Book review: Orsola Rosso was born into a world of glittering glass. Renaissance Venice is at its dizzy heights in 1486 as the trade centre of Europe. And on the island of Murano across the lagoon, artisan glassmakers such as Orsola’s family create in their workshops the glassware that Venice is famed for.
But despite her longing to shape and twirl molten glass, Orsola is forbidden from the workshop. Women cannot be glassmakers. They must support their families, cook meals, wash heavy clothing and take care of children. Orsola’s eldest brother will follow in her father’s footsteps to become the maestro of the family business.
But when their father dies suddenly, his workshop is left rudderless, incompetently guided by the inexperienced, volatile Marco. With her mother, pregnant Orsola steals time in the workshop – to create glass beads, a cheap product that no man would deign to make. But to sell, her beads must be perfect. She is only just beginning to master her trade when a compelling new apprentice bargains his way into the workshop, upsetting her composure, and an unrelated tragedy tears the family apart.
Tracy Chevalier’s Girl with a Pearl Earring, published in 1999, sold more than 5 million copies and was adapted into a 2003 film starring Scarlett Johansson and Colin Firth. The Glassmaker is her 12th work of fiction, and it’s a confident book worked by an author prepared to take calculated risks. Love, envy, tragedy and passion litter the pages.
The Glassmaker spans 500 years, and the prologue sets the scene: “The City of Water runs by its own clock,” suggesting an unchanging place bound by convention, class and the regulations of artisanship. But the first sentence of the novel itself gives us the book’s structure: “If you skim a flat stone skilfully across water, it will touch down many times … with that image in mind, now replace water with time.” And so Orsola’s family, and Murano, are constant as time bounces by.
Historical novels convince when a story cannot be set in any other period or place and be the same story. The author needs to create a world modern readers understand without smashing the social constraints of history. In this novel, Orsola Rosso and Murano glasswork are the anchor, tied so tightly into this book that they can’t be unwoven even as the novel bridges centuries. Other historical novels, such as Daniel Mason’s North Woods, which follows an apple orchard over 400 years, move from character to character. Not here. At the end of the book, Orsola meets Covid head on, but she’s battled epidemics before.
Her strength lies in understanding her limitations, imprisoned by tradition, class and male rules, and building her own skills without upending her world’s boundaries. Chevalier recognises contradictions within people, and so while Orsola can push back against her older brother and rail against her organised marriage, she does not question her own furious reaction to her nephew marrying out of their class.

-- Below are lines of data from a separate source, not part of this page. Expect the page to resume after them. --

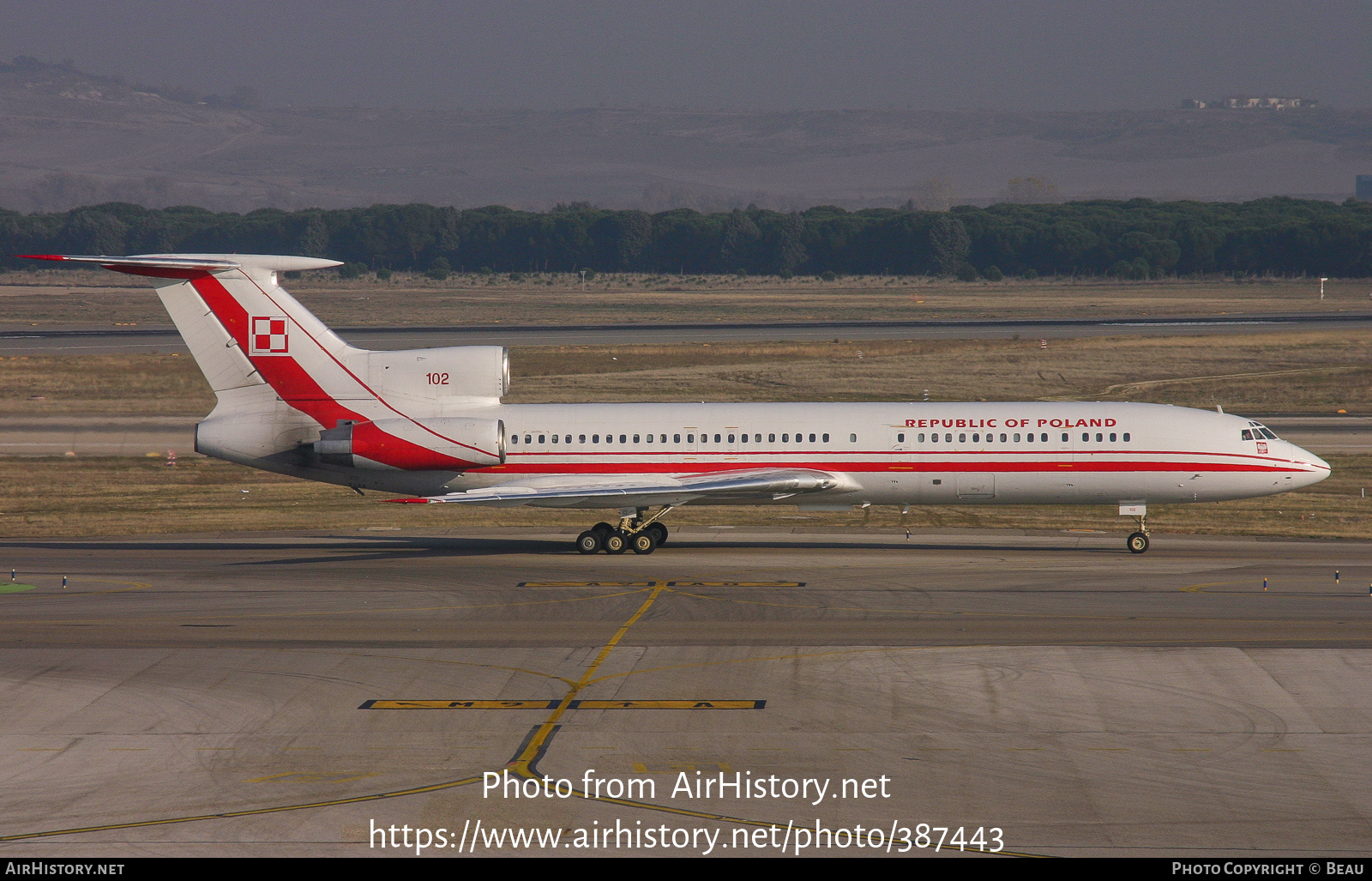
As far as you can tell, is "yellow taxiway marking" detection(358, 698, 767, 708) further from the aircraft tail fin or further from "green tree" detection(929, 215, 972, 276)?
"green tree" detection(929, 215, 972, 276)

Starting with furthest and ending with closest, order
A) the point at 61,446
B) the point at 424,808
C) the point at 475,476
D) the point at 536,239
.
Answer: the point at 536,239
the point at 61,446
the point at 475,476
the point at 424,808

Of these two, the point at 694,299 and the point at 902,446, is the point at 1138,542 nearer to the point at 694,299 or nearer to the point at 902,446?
the point at 902,446

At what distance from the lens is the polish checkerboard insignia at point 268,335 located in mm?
32719

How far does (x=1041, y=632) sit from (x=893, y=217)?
147779mm

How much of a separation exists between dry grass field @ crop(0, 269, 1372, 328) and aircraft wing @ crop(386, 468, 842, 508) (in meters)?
63.3

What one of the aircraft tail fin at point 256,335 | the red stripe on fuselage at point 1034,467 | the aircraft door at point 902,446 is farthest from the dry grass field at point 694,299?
the aircraft door at point 902,446

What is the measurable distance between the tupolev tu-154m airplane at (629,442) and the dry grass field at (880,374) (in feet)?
82.7

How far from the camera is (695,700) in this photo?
2005 cm

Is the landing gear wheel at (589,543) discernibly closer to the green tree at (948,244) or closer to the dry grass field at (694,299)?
the dry grass field at (694,299)

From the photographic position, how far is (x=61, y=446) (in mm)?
52125

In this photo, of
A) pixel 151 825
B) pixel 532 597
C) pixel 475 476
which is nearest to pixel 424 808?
pixel 151 825

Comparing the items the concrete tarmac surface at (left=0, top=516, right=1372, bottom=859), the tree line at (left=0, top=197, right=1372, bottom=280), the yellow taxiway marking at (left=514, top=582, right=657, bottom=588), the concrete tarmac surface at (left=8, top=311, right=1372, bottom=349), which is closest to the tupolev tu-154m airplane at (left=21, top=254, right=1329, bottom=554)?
the concrete tarmac surface at (left=0, top=516, right=1372, bottom=859)

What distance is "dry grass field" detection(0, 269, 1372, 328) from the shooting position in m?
102

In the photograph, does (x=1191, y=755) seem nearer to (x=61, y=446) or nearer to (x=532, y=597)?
(x=532, y=597)
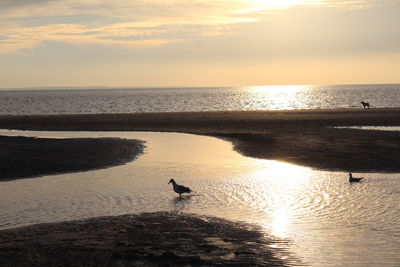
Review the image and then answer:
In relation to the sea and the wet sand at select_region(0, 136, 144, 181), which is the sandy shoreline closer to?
the sea

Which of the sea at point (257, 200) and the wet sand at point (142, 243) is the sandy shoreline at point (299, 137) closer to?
the sea at point (257, 200)

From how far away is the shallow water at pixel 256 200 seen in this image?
45.6 feet

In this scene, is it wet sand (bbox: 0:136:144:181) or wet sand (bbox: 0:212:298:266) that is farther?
wet sand (bbox: 0:136:144:181)

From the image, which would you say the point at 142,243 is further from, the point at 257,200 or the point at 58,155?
the point at 58,155

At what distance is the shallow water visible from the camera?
1391 centimetres

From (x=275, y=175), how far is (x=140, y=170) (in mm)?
7212

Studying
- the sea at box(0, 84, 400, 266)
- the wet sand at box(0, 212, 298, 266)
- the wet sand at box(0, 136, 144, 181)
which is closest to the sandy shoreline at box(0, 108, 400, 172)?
the sea at box(0, 84, 400, 266)

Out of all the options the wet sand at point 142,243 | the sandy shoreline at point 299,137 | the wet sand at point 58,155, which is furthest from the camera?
the sandy shoreline at point 299,137

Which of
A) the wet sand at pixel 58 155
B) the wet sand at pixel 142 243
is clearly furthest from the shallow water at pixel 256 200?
the wet sand at pixel 58 155

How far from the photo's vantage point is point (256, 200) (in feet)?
62.9

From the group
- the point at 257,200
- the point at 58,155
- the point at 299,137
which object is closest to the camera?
the point at 257,200

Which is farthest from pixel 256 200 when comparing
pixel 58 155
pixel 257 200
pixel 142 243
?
pixel 58 155

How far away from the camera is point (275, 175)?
24.5 metres

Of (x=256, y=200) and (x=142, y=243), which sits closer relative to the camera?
(x=142, y=243)
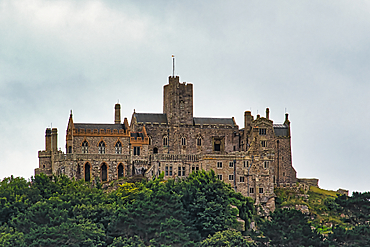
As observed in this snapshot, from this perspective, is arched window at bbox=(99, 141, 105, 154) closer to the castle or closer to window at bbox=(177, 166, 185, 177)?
the castle

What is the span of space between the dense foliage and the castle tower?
20.6m

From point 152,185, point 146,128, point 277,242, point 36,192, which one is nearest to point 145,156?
point 146,128

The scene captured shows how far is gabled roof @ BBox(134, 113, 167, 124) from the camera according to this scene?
12781 cm

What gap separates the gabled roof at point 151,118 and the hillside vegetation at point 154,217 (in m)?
18.9

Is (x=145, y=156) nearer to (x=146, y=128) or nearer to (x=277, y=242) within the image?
(x=146, y=128)

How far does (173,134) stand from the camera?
127812 mm

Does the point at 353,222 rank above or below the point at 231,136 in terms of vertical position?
below

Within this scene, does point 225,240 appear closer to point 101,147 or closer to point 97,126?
point 101,147

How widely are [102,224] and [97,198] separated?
20.6ft

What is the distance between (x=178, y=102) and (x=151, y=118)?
17.5 ft

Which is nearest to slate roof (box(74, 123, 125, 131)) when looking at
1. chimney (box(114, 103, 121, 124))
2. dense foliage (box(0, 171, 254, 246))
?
A: chimney (box(114, 103, 121, 124))

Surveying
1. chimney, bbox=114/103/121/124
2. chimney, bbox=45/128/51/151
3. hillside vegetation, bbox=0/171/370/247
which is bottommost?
hillside vegetation, bbox=0/171/370/247

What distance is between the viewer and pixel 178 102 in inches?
5094

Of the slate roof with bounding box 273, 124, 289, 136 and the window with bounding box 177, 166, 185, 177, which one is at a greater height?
the slate roof with bounding box 273, 124, 289, 136
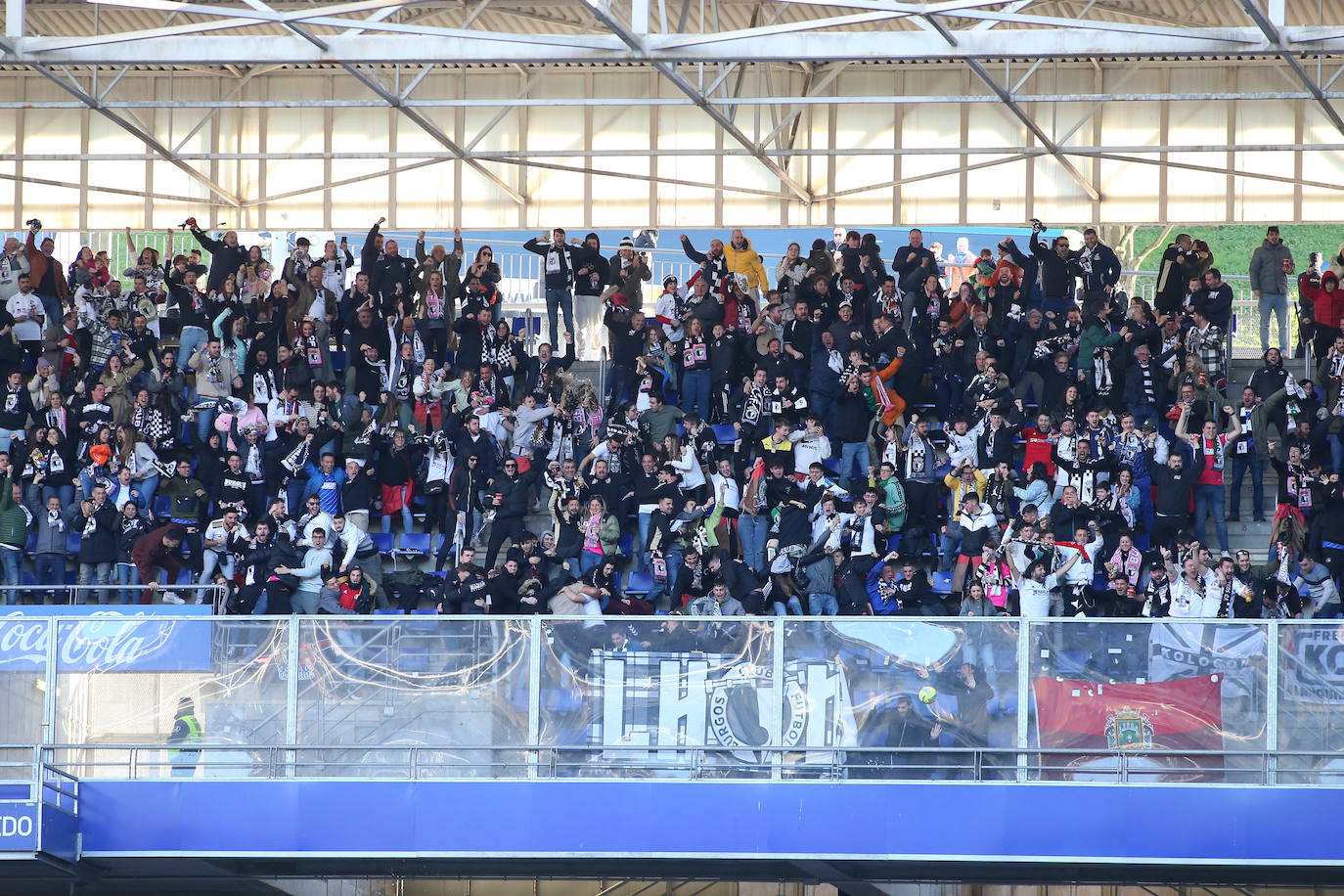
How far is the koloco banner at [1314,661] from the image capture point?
48.3 ft

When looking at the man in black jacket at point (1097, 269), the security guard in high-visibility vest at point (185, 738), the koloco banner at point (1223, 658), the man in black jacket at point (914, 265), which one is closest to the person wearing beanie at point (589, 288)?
the man in black jacket at point (914, 265)

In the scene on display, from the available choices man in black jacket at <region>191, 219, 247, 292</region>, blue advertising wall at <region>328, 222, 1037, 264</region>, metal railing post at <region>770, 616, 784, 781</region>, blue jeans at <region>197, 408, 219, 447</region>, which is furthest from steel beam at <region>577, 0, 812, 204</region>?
metal railing post at <region>770, 616, 784, 781</region>

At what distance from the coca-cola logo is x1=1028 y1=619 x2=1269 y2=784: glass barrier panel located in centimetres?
640

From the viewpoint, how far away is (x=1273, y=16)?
1895 cm

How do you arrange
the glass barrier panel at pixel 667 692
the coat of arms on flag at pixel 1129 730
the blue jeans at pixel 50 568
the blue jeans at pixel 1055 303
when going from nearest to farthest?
the coat of arms on flag at pixel 1129 730, the glass barrier panel at pixel 667 692, the blue jeans at pixel 50 568, the blue jeans at pixel 1055 303

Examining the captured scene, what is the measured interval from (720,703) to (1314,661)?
165 inches

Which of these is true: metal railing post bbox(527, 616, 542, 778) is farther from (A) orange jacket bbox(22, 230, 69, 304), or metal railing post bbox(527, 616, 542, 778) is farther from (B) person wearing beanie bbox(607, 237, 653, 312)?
(A) orange jacket bbox(22, 230, 69, 304)

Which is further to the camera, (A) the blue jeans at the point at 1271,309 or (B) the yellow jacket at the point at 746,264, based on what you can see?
(B) the yellow jacket at the point at 746,264

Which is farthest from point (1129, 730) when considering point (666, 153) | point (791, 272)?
point (666, 153)

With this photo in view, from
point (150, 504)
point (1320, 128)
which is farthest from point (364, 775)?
point (1320, 128)

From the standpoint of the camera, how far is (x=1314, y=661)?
14.8 meters

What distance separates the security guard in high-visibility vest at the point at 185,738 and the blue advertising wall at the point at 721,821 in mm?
Result: 133

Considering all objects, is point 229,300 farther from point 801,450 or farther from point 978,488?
point 978,488

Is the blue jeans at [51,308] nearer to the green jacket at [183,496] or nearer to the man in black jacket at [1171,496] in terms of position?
the green jacket at [183,496]
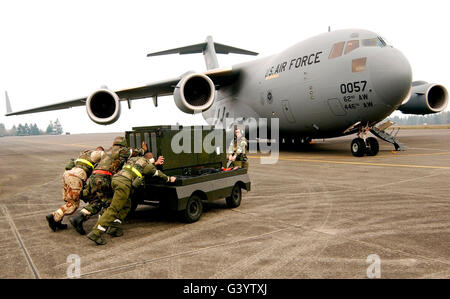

Today’s readers expect women to have agency, position and status. Through history, most women were chained to domesticity by constant pregnancy and the care of children. Some authors do gyrations to satisfy reader expectations, using devices such as women impersonating men, the relative freedom of rich widowhood, or lack of family, to give a woman agency. Others concentrate on historical examples: Mary, Queen of Scots, Jeanne d’Arc, Marie de France. Not in this book.
Tracy Chevalier has created a tour de force in Orsola, a determined woman from an artisan background, constrained by the trappings of family and tradition in the richly detailed historical world of Murano, who uses her strength to smash through unseen walls and prove to her family that she can create her own dreams in the Rosso furnace.
The Glassmaker by Tracy Chevalier (HarperCollins, $37.99) is out now.